The two most common types of home equity loans that are taken out are a fixed mortgage rate or a revolving line of credit. The fixed rate can be taken out as lump sum or over time as you may need it. This is the type of loan that would be used when needing quite a large amount of money. A revolving line of credit is a loan that is always there, you simply take out the money as you may need it. These types of loans are typically done for things such as remodeling and home repairs. There are many things that can be done with the money from home equity loans such as debt consolidation, pay college tuition, payoff medical bills, and of the most popular home repairs.

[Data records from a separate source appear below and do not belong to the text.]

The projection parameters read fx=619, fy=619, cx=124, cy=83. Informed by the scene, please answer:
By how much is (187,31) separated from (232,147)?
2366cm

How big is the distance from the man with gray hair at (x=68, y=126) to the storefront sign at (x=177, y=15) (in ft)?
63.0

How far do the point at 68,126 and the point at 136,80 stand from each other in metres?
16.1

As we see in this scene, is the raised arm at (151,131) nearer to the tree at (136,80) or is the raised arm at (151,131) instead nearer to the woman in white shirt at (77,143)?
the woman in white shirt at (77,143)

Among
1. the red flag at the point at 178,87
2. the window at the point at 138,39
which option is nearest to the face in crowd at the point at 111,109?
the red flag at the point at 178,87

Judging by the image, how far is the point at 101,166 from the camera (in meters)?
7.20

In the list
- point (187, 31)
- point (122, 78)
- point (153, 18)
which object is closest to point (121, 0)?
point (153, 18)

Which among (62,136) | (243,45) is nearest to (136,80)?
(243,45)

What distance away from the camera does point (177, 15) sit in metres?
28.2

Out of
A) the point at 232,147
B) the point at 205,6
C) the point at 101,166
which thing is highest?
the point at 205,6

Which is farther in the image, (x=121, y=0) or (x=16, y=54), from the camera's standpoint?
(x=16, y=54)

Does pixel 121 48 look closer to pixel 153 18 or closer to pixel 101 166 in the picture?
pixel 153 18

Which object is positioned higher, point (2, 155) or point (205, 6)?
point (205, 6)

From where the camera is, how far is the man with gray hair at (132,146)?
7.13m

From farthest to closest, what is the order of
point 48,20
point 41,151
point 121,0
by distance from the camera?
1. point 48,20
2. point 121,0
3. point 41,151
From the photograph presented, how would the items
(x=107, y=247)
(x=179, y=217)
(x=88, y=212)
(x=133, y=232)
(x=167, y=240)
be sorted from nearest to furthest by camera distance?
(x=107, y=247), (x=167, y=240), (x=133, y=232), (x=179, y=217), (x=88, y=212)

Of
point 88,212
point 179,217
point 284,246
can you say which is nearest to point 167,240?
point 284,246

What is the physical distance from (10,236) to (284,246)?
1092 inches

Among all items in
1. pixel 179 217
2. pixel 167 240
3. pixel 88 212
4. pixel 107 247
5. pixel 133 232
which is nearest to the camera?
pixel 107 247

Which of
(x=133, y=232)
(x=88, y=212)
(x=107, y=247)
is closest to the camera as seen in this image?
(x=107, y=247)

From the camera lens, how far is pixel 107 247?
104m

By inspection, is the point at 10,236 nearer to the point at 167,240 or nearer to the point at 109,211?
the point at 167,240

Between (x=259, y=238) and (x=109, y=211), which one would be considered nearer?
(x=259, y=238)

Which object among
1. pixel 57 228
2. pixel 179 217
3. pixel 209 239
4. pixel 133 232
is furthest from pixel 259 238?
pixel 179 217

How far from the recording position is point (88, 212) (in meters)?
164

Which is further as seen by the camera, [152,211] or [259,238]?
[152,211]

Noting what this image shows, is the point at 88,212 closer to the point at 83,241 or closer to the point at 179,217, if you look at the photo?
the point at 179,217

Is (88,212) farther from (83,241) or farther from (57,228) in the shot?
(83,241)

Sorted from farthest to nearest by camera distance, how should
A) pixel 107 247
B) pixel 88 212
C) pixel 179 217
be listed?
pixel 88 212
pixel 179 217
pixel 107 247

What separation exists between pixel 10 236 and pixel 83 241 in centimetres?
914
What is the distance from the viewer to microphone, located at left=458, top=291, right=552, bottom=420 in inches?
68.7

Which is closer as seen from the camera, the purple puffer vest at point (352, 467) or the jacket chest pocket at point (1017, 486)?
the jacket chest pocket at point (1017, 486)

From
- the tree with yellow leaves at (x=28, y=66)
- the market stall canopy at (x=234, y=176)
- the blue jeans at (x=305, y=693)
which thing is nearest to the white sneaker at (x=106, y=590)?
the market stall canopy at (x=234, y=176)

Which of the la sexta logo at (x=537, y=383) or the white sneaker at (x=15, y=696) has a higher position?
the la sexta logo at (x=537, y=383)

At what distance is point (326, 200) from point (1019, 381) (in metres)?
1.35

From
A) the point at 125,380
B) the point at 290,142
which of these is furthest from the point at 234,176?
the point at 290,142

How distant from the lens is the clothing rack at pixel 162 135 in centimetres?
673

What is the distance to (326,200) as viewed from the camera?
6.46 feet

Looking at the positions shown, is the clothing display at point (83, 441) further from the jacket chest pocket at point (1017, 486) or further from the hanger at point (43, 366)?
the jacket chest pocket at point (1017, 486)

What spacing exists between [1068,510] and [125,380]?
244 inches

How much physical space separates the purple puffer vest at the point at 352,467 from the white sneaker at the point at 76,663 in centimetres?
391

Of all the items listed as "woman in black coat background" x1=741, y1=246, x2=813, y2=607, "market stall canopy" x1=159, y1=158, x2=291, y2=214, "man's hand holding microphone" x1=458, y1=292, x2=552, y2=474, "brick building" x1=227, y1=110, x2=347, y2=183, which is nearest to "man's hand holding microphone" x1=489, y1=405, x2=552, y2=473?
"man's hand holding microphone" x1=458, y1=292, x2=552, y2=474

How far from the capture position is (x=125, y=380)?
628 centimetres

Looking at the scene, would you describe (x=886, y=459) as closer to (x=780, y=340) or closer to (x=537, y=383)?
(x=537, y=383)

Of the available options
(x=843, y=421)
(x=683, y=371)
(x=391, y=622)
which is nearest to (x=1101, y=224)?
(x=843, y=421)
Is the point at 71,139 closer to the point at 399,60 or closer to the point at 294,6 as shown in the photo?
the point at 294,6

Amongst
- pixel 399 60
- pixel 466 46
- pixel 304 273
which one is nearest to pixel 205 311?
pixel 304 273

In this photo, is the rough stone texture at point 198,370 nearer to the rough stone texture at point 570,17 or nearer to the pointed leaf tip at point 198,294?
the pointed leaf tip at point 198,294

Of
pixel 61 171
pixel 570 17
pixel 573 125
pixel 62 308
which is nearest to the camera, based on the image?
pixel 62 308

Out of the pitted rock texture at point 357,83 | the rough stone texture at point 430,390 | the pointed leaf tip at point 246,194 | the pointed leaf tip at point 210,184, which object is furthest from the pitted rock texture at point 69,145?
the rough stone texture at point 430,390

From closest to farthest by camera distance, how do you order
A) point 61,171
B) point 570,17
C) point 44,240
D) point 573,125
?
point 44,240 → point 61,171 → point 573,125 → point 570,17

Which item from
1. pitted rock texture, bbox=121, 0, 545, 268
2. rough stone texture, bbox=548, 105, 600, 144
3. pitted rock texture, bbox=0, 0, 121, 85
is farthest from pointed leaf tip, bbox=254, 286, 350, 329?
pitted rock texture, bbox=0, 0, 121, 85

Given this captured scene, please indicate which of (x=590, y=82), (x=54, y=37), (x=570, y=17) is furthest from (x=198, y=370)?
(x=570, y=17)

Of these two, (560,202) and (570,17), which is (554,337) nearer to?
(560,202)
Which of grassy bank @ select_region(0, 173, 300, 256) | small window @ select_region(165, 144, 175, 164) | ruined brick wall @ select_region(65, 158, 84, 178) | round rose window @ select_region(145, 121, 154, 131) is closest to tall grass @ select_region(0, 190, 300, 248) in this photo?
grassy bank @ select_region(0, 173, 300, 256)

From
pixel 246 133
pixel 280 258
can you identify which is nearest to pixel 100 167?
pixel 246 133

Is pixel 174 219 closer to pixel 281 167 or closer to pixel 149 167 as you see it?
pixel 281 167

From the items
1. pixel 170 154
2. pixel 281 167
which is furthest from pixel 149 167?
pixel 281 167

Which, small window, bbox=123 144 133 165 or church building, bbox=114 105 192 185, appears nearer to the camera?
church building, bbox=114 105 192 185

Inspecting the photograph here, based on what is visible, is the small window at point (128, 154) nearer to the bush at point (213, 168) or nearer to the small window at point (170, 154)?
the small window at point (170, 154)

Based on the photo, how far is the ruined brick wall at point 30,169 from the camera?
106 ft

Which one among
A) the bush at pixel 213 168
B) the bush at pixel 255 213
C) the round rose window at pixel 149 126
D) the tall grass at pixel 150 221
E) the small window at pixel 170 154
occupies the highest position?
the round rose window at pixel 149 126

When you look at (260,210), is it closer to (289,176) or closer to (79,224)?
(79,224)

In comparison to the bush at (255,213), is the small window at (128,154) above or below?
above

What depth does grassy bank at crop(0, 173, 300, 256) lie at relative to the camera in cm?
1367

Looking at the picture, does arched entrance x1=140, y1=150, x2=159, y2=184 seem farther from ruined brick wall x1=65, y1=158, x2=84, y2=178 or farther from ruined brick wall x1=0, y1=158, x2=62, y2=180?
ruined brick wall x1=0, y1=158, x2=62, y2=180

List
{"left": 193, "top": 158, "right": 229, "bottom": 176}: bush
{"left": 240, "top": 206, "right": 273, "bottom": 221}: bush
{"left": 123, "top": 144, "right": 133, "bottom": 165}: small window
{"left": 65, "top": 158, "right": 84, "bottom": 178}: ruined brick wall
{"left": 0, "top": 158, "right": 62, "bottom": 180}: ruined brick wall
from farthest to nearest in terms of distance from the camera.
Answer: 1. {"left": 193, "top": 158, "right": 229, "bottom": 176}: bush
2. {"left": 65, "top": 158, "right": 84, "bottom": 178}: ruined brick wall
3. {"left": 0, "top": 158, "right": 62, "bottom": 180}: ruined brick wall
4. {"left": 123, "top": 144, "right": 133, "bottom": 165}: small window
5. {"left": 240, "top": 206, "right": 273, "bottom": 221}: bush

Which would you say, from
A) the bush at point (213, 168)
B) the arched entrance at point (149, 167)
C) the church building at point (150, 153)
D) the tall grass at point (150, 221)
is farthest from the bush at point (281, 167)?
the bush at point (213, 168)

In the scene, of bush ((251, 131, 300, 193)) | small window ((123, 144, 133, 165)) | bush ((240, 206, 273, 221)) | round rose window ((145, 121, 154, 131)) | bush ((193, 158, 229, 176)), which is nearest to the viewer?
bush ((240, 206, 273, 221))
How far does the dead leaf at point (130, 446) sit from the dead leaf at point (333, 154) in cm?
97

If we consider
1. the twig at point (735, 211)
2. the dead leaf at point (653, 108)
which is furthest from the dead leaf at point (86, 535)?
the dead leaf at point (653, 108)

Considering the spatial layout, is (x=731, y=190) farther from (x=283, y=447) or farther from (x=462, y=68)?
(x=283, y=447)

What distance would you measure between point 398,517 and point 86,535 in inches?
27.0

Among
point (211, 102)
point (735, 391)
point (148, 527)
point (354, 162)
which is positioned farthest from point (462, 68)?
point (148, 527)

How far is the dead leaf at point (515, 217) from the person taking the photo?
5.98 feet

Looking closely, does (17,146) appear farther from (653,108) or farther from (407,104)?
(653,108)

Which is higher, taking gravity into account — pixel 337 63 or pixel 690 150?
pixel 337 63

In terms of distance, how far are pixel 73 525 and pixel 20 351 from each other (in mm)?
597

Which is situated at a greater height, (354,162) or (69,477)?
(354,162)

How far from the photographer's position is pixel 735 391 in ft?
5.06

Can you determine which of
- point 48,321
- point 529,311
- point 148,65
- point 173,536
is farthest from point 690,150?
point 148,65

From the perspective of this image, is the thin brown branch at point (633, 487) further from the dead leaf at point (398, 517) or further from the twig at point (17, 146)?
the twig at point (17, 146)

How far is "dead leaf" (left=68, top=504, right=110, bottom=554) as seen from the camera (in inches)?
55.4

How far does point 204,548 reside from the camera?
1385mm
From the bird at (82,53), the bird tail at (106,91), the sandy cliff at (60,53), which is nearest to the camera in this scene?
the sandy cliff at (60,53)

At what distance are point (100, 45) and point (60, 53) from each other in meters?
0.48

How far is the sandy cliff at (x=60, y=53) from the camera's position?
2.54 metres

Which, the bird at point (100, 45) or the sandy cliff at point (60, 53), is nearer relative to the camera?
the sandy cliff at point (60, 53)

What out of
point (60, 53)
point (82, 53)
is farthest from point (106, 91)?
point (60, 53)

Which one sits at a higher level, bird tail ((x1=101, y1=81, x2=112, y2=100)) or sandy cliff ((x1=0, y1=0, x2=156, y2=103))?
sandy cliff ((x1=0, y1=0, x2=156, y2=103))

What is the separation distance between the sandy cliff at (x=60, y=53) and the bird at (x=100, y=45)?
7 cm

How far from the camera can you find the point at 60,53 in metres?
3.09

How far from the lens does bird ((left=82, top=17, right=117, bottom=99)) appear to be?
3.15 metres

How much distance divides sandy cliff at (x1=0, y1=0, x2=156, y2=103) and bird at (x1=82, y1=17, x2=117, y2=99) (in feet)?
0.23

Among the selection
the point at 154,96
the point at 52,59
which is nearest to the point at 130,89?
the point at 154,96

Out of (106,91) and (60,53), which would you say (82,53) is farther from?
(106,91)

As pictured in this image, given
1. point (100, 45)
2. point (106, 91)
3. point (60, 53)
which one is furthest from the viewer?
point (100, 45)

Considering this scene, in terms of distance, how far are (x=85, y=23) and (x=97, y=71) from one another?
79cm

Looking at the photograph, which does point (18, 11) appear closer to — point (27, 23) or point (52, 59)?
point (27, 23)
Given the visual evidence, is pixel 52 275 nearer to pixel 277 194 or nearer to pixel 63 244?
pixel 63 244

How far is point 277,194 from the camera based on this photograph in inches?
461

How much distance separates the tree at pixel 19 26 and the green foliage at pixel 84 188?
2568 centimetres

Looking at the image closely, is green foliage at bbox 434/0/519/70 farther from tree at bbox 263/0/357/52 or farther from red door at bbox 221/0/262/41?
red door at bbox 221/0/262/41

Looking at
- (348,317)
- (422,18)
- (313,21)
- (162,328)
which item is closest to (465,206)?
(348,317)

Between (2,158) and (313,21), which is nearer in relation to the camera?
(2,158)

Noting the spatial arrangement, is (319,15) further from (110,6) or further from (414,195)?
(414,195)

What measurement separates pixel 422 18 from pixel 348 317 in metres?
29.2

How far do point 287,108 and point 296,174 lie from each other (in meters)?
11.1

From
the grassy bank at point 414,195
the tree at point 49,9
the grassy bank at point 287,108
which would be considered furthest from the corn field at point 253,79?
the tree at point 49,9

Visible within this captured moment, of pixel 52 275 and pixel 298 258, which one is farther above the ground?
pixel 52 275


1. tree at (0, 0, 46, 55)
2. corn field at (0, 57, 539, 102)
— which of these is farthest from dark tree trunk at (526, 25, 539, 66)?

Some of the home equity loans that are taken out are tax deductible. Before actually deducting anything off of your taxes you will want to check with your local tax preparers office or the IRS to find out exactly what can be used and how.

Going online to look for information on home equity loans can help in finding the best lender and the best rates that are being offered right now. You should try to shop inquire with multiple lenders before deciding on the one that you will be going with to obtain the home equity loan. You may even be able to obtain the loan over the Internet but make sure the company is 100% legit first. These types of loans are becoming more widely used. They offer great options for the homeowner that needs the money to make their home the home of their dreams.